# Which Mac Notebook Is Right for Me?



## mxb2011 (Jun 9, 2009)

*Which Mac Notebook Is Right for Me?*

Hi,

I'm looking to buy a new mac laptop- I'm fairly sure it's going to be a 15" MacBook Pro. However, as the price on this class of laptop ranges from roughly 1,600-4,200 I'm not sure which to purchase.

I want to get the cheapest one that suits my needs.

As a student, I will use my laptop both in school and at home, so it will see a lot of movement. It will be lugged around from class to class in a backpack along with binders and textbooks and used routinely throughout the day. It will also be used often at home and elsewhere. Durability is key.

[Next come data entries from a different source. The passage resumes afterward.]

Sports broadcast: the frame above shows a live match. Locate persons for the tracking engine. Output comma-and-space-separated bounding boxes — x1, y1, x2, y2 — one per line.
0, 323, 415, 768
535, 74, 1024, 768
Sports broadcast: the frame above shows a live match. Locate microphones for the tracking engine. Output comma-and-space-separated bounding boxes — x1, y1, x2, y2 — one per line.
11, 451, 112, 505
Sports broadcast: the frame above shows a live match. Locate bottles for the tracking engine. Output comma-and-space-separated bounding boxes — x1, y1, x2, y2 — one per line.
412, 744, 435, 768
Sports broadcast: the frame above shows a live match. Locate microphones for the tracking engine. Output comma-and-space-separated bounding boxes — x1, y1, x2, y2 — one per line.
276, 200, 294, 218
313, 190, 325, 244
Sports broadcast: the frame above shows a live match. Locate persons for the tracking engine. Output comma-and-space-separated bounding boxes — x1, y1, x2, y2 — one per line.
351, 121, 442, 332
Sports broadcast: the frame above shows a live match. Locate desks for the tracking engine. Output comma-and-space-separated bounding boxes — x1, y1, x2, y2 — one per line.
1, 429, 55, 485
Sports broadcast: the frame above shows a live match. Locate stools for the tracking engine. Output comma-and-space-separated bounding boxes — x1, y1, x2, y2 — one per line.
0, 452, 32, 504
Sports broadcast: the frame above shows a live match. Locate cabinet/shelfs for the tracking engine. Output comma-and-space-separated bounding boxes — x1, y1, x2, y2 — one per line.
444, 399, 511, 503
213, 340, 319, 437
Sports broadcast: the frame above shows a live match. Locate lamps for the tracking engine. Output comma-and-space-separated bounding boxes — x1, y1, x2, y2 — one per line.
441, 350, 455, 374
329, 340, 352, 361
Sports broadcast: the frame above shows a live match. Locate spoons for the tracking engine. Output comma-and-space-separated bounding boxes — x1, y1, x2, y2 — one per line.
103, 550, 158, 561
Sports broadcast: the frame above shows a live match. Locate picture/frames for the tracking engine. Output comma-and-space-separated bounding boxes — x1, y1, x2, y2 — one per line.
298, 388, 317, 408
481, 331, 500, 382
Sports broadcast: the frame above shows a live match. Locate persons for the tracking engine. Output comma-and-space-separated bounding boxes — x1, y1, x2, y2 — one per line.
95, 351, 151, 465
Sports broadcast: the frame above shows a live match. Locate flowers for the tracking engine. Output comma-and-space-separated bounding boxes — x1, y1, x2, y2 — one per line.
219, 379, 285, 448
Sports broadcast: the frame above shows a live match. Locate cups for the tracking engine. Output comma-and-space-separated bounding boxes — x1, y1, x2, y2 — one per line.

Tremendous battery life is a plus, but is not TOTALLY VITAL because I will usually be able to plug in and charge during classes and at home.

On my laptop I will store a few thousand songs, a few hundred photos, 5-10 full length movies (avg. 90 mins each), roughly 50-100 television episodes (avg. 45 mins each), many documents, and programs/applications.

I will use only basic applications such as those included in iLife '09 and iWork '09 as well as Safari, Mail, iTunes, QuickTime, Microsoft Office, and others. I will need to add some academic/recreational programs to the laptop as well. While I will only use relatively basic applications, I will be using them fairly heavily. I will not install games on the laptop. I will often be using multiple applications at once, so the ability to handle multiple applications running simultaneously is crucial.

I don't need BLAZING fast processing speeds, but something that can browse the web and operate applications at a reasonably fast speed is what I'm looking for.

Finally: lifespan. I would like my laptop, obviously, to last as long as possible, at least 4-5 years, without needing to be replaced.

Overall, I'm looking for the cheapest specs for a 15" MacBook Pro that can easily suit the needs of the average student, running smoothly and without difficulty.
*
OPTIONS:* (view mac store for pricing)

Processor: *

2.53 GHz*, *

2.66 GHz*, *

2.8 GHz*, or _*

3.06 GHz*_

Memory: _*

4GB*_ 1066MHz DDR3 SDRAM - 2x2GB, or _*

8GB*_ 1066MHz DDR3 SDRAM - 2x4GB

Hard Drive: *

250GB Serial ATA Drive @ 5400 rpm, **

320GB Serial ATA Drive @ 5400 rpm,

**500GB Serial ATA Drive @ 5400 rpm, **

320GB Serial ATA Drive @ 7200 rpm, **

500GB Serial ATA Drive @ 7200 rpm, **

128GB solid-state drive, **or

256GB solid-state drive*

Please feel free to ask additional questions. I'm looking for a final answer that defines which three specs (Processor, Memory, and Hard Drive) I should customize my 15" MacBook Pro with given my outlined needs and expectations. Again, feel free to voice questions or inquiries. (Please, don't try to persuade me from buying this particular laptop- I hate windows, not a huge Linux fan, and 15" is the size of laptop I want)

THANKS!


----------